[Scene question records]

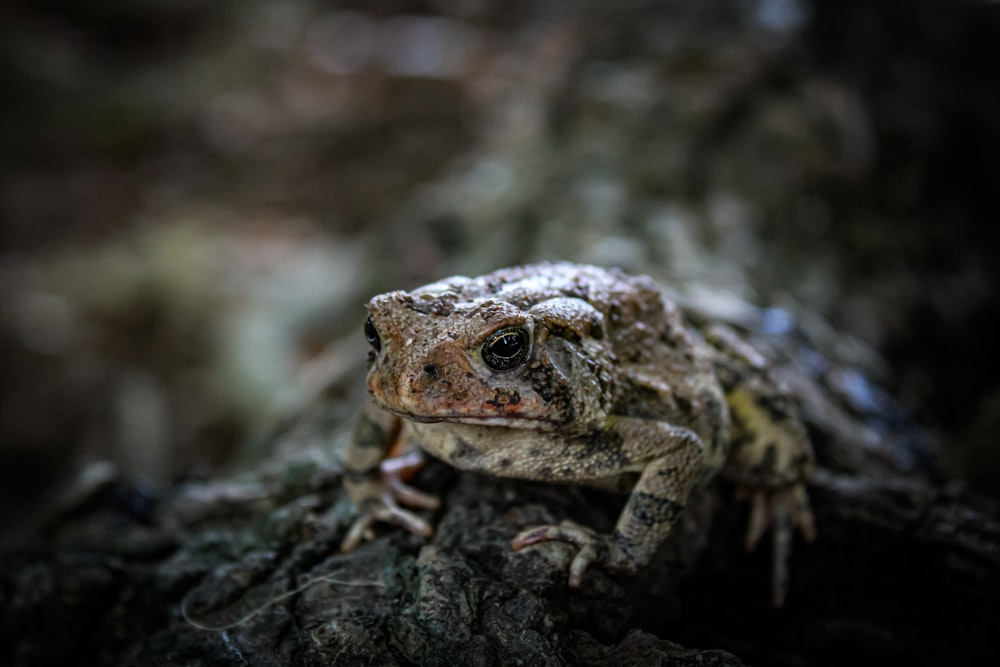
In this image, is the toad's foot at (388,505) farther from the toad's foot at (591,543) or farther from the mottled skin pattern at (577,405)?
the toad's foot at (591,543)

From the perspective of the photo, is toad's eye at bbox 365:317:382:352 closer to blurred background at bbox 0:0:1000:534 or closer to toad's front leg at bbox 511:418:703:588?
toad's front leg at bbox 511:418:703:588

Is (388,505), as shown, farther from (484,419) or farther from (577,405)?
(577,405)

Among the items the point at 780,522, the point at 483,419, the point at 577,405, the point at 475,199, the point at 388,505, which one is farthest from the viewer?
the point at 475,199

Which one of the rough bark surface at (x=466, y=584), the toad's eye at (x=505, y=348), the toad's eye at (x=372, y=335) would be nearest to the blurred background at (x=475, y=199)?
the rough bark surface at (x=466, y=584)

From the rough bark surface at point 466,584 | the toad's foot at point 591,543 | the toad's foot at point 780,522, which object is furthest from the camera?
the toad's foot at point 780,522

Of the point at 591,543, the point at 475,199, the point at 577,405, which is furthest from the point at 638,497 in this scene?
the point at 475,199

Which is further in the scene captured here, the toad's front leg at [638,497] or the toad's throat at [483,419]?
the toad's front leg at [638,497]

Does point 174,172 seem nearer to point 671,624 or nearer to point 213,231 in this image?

Your objective: Find the line that contains "Among the items". Repeat it and every line after it, exactly as written, up to and including the last line of the records above.

Solution for this problem:
Among the items the point at 780,522, the point at 483,419, the point at 577,405, the point at 475,199, the point at 388,505, which one is farthest from the viewer?
the point at 475,199

Which one of the rough bark surface at (x=466, y=584), the toad's eye at (x=505, y=348), the toad's eye at (x=372, y=335) would be nearest to the blurred background at (x=475, y=199)?
the rough bark surface at (x=466, y=584)

From the rough bark surface at point 466,584 | the toad's foot at point 591,543 | the toad's foot at point 780,522, which object is furthest from the camera?
the toad's foot at point 780,522

Of the point at 591,543, the point at 475,199, the point at 577,405, which is furthest from the point at 638,497 in this scene?
the point at 475,199

Which is further in the scene captured here, the toad's front leg at [638,497] or the toad's throat at [483,419]?
the toad's front leg at [638,497]

Does point 174,172 seem nearer to point 671,624 or nearer to point 213,231 in this image?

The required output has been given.